As I continue development over the summer, I find blog posts to be a task on my back burner, but I will update today on the major systems I have finished over the last few months. I have worked on many improvements for the combat system, including a major rebalancing, new enemies, and lots of quality of life updates. However, the main system I developed was the inventory. In particular, equipable charms that modify player stats.
Overview
Note: I am showcasing the inventory with the new (WIP) Temple of Light and Enchanted Grove tilesets to add some variety. I'll write some posts about those areas once they are completely done!
Selecting Items: Quest Items, Materials, Consumables, and Charms |
The player can scroll through each page in the inventory and select items with the cursor. A selected item showcases its name and description below the inventory box. The right side shows the currently selected character's HP, MP, AP, and other combat stats. When selecting a charm the stat list will preview the stats that would be modified by equipping that charm.
Item Types
- Quest Items: These are story-related items such as Sonya's Sorrite Spear. Some of these will be only for lore purposes, but others may have practical uses on the overworld, or relate to particular abilities unlocked by the characters as part of the story progression.
- Materials: These are the "useless" items that are dropped by mobs or loot chests. Like Globber slime and bits of string. They will be able to be sold to merchants or sometimes traded.
- Consumables: These are potions or healing items that will be able to be used during combat, to recover HP or apply status effects. Consumable items aren't implemented yet, they will be in the next alpha-version as they are somewhat complicated to develop.

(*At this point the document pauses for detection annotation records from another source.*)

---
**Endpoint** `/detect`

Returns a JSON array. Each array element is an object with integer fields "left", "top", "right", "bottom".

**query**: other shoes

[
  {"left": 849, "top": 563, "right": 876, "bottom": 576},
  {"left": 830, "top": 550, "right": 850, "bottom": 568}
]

- Charms: These are equipped to characters to change their combat stats, such as increasing their attack or defense, or providing unique passive bonuses. This is an essential component of the combat system, as charms provide customization and strategic diversity.
Selected the Green Glob under Materials |
General Charms
- Personal Charms: These are the most common type of charms. They simply modify the stats of a single character. For example, Pendant of Light grants +1 Light Damage and -1 Magical Resistance. Others might grant a passive bonus instead, such as Primed Hourglass which causes the user to start the battle with Charge (a status effect) for one turn.
- Aura Charms: These provide a passive bonus to the entire party, such as increased treasure drop-chance. I have not fully implemented Aura Charms yet.
- Life Charms: These can be equipped to a single character and provide both entirely unique passive bonuses, and permanent upgrades such as maximum HP or MP. I will cover these in more detail in the next section.
Selected the Primed Hourglass under Charms |
When selecting a charm in the inventory, the stat modification offered is listed on the stats page, allowing you to view your current stats and what would change if you equipped or removed a certain charm. Nearly every value referenced during combat is stored as a combat stat, making it trivial for me to implement a charm that modifies anything I want, including movement speed, max HP, damage, armor, attack range, ability cost, etcetera. For passive abilities, I add a new combat status that represents that specific bonus, so that the effect is reflected in the stat preview.
Selected the Pendant of Light under Charms |
Life Charms
- Each character may have at most one Life Charm equipped at any given time.
- Any Life Charm may be equipped for any character.
- All Life Charms provide a completely unique passive bonus.
- Life Charms can be upgraded to provide increased max HP, MP, and AP.
Blessing of Ta'Reya Life Charm Granting +10 HP and +1 AP |
Life Charms are designed to provide additional strategic depth with how you increase the strength of your characters, by allowing Life Charms to be exchanged between characters. Additionally, Life Charms address a few issues I find with traditional character-specific leveling systems.
- Underused or new party members can be under-leveled compared to the rest. In this case, a new character can just be given your previously leveled Life Charm and they are raring to go.
- You can use Life Charms to create strategies around specific upgrades instead of every decision being permanent. For instance, you can make a Life Charm that grants lots of extra MP or a different one that grants extra HP, and use whichever makes more sense depending on the circumstances or for the specific character.
- This ties leveling up to collecting items instead of gaining XP, which means I can pace out the distribution of upgrades more deliberately, and there is no need to grind killing enemies for XP. (That has a place, don't get me wrong, but I don't want it in this particular game).
- I may introduce more Life Charms as you play longer, which can provide more risky play or advanced strategies. A less experienced player can stick with their old Life Charms that have already been invested in.
Holy Grimoire Life Charm Regenerated MP Each Turn |
Stray Thoughts
My next steps include actually developing the start of the overworld exploration, which you can see by the WIP tilesets in the screenshots for this post. I'm ecstatic to share my progress in this regard. I'm proud of the combat system, but I think my plans for the overworld are what will make this game truly original. So yeah, I can't wait to share about that. Thanks for reading!